### [Task objective]
From the text on diet and weekly goals, quote the part that starts at the words "One thing I" and ends after "sure I am okay.".

### [Text segment]
*** Begin section ***

One thing I can control is myself. And I have been trying my best to treat myself better. I definitely learned recently that the only person I can absolutely rely on is me. So I want to do better to support my needs and make sure I am okay.
Previously, I found that being on a keto diet did make me have a better appreciation for food and enjoying the way healthy meals makes me feel. However, it really doesn't allow me to do the activities and things that I enjoy doing, which isn't giving my brain enough of a break when I am trying to relax and not work. I have ultimately decided that it is more beneficial for me to have a moderate diet (so like not explicitly low-carb) and just focus on only eating things that make me feel whole. This also allows me to add activities to my routine that help me express stress effectively (like running/hiking/weights), and this is the perfect time of year to do all that. I realized that I'd rather be enjoying my surroundings than being fatigued by them. But as with the keto diet, I am trying to appreicate the tastes of food and the way they make me feel. It helps to remember that the food I make at home is way better and tastier than anything I could get here in Victoria, lol.
I am really just trying to exist in moderation, in both my meals and workouts but also in socializing. In general, I only have a few goals that I think I can meet weekly:
Early mornings (< 7am), regular bedtime schedule (~10 pm);
2 morning easy runs (Mondays & Thursdays);
~3 days of weights (Mondays, Thursdays, and maybe Sundays or whenever else I can fit them in);
Getting back into journaling;
Trying to walk more throughout the week, and enjoy the sunshine;
Macros per day: ~1800 calories from pre-planned meals, protein goal is 130 g, with one optional 200 - 300 calorie sweet treat (might count as the protein shake on days when I work out, or a glass of wine if not explicitly a sugary snack);
Breakfast out on the balcony when it is warm enough;
Weekly cleaning sections of the house;
One weekly socialized activity (preferably with little or no alcohol); and
No work (except maybe grading) on weekends.

*** End section ***

### [Data extracts]
*** Begin section ***

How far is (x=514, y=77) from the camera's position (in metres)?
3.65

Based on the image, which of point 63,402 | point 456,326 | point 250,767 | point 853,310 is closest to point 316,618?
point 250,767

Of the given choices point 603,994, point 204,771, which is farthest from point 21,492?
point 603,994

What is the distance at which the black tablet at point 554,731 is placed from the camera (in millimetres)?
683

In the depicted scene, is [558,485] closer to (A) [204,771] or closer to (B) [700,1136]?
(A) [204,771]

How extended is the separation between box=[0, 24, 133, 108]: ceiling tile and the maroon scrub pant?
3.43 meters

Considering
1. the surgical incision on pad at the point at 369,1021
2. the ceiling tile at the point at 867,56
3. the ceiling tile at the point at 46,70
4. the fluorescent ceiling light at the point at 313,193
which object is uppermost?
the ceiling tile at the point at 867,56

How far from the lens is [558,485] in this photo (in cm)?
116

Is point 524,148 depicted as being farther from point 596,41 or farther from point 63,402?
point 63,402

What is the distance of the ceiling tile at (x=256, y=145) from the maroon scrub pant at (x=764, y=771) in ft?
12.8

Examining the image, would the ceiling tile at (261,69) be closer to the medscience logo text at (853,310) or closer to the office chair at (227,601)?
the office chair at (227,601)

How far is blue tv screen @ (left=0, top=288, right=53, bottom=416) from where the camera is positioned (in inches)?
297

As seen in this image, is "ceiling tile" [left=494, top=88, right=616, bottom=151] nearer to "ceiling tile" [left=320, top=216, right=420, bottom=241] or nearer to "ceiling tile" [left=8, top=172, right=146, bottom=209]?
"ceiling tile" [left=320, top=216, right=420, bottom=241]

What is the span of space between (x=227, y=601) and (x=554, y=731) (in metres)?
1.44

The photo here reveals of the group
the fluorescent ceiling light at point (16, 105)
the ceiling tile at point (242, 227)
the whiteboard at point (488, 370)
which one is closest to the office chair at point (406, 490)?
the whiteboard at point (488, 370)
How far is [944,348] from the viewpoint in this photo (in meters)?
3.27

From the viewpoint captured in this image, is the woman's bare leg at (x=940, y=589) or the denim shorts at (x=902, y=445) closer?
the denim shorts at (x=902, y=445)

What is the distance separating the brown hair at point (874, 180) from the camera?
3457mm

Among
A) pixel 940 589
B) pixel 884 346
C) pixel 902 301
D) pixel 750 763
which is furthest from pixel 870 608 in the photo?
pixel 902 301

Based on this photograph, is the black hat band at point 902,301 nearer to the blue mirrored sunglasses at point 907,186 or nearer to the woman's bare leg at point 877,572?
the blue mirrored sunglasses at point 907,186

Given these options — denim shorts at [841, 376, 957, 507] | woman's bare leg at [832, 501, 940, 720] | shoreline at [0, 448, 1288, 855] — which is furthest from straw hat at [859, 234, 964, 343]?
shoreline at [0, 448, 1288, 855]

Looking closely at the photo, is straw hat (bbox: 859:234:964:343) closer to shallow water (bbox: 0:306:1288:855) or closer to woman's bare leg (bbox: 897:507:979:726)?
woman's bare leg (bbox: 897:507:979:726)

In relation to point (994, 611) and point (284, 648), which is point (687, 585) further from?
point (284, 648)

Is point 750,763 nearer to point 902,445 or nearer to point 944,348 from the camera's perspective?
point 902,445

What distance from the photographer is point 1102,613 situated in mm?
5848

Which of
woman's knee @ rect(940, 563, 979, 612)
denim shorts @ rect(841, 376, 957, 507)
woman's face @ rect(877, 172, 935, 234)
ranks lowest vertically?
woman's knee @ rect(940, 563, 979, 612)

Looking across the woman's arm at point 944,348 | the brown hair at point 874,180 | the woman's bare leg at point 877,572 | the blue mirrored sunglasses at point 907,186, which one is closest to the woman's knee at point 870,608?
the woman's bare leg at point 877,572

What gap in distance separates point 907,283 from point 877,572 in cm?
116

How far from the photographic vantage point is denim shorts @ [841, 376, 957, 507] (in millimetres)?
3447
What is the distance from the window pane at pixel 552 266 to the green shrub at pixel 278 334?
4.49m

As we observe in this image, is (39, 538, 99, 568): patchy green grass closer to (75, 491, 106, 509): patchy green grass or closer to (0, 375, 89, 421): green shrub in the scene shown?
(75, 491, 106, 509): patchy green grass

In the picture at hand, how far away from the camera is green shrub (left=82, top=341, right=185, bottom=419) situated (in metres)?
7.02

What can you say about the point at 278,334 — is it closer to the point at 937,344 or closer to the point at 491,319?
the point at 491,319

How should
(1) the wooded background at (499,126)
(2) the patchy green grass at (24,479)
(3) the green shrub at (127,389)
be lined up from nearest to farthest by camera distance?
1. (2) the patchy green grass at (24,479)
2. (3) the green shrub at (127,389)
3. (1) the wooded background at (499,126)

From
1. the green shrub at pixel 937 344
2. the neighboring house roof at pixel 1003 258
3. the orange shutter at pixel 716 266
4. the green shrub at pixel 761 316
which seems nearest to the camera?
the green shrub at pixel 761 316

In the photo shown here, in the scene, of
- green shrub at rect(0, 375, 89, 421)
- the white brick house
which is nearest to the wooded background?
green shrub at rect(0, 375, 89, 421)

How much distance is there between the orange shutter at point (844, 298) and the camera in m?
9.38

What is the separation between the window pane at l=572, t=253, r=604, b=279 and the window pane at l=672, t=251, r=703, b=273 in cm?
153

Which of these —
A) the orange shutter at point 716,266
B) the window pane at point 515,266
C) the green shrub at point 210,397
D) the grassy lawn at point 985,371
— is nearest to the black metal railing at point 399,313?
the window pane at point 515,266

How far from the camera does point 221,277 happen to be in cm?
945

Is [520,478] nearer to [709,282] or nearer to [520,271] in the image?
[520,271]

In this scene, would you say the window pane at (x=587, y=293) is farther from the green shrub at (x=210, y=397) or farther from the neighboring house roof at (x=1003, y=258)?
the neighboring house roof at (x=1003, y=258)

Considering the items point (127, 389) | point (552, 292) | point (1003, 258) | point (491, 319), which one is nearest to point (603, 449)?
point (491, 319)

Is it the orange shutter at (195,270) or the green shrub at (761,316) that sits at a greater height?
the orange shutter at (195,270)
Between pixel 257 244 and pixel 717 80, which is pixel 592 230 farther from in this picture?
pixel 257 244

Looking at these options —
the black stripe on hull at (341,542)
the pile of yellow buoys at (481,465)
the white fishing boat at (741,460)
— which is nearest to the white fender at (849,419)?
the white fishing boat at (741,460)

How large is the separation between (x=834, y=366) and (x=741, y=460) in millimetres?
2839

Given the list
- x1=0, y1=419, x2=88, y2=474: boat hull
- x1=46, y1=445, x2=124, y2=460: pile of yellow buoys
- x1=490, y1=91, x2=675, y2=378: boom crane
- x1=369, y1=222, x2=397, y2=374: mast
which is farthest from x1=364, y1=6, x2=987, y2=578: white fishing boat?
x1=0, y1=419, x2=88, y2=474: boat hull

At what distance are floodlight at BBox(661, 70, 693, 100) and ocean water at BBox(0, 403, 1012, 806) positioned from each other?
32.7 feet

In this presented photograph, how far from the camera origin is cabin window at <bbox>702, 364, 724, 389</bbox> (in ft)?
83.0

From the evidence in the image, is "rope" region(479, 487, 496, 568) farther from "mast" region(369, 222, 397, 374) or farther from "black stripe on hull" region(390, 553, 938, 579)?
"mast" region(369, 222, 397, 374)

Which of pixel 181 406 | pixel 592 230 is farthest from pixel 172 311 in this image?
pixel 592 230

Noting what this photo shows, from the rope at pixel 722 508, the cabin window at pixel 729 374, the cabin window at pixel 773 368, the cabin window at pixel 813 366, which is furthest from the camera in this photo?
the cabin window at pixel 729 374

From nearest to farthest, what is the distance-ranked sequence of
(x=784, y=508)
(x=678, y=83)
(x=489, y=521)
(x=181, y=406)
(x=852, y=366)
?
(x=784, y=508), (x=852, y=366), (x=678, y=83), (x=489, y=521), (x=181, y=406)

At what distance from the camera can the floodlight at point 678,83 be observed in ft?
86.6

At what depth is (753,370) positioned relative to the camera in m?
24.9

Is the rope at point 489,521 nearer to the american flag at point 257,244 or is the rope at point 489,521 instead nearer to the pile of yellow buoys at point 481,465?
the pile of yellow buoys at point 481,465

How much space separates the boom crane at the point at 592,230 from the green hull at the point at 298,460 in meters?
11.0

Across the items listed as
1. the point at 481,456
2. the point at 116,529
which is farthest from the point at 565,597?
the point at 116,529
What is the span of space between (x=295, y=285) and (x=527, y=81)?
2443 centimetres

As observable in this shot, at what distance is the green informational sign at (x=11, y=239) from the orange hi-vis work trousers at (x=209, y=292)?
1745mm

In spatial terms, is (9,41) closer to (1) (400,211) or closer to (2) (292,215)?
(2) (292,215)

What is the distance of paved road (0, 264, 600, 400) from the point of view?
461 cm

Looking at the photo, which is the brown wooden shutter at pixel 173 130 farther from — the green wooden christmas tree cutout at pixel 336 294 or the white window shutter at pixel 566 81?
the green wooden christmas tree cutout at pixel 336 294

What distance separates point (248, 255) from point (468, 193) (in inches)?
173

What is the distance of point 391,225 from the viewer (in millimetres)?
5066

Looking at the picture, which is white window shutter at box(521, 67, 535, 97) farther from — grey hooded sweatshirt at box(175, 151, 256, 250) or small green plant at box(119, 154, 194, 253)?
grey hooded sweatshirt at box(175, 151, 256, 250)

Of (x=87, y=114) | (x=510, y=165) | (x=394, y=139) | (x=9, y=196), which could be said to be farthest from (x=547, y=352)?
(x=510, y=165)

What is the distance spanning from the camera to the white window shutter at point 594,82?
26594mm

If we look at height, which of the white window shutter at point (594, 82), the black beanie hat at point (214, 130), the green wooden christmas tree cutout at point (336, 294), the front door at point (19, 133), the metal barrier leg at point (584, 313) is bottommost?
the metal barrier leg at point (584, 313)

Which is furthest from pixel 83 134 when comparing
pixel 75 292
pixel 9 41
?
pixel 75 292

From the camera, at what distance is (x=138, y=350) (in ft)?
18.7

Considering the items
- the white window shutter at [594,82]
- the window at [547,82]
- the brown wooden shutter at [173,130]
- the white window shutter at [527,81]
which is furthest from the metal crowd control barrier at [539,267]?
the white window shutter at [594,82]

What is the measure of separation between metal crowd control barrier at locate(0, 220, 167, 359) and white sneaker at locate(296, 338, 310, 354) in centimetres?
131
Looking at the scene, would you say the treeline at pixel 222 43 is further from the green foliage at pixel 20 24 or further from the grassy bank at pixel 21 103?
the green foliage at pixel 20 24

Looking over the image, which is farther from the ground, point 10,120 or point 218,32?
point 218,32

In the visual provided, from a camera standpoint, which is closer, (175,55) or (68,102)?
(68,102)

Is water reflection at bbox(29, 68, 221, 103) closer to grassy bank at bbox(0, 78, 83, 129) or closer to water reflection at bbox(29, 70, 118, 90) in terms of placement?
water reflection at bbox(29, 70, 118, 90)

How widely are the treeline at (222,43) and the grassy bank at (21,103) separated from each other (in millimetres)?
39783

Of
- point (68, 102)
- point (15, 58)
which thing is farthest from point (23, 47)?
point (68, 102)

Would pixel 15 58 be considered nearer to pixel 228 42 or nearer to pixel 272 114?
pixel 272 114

*** End section ***

### [Solution for this exercise]
One thing I can control is myself. And I have been trying my best to treat myself better. I definitely learned recently that the only person I can absolutely rely on is me. So I want to do better to support my needs and make sure I am okay.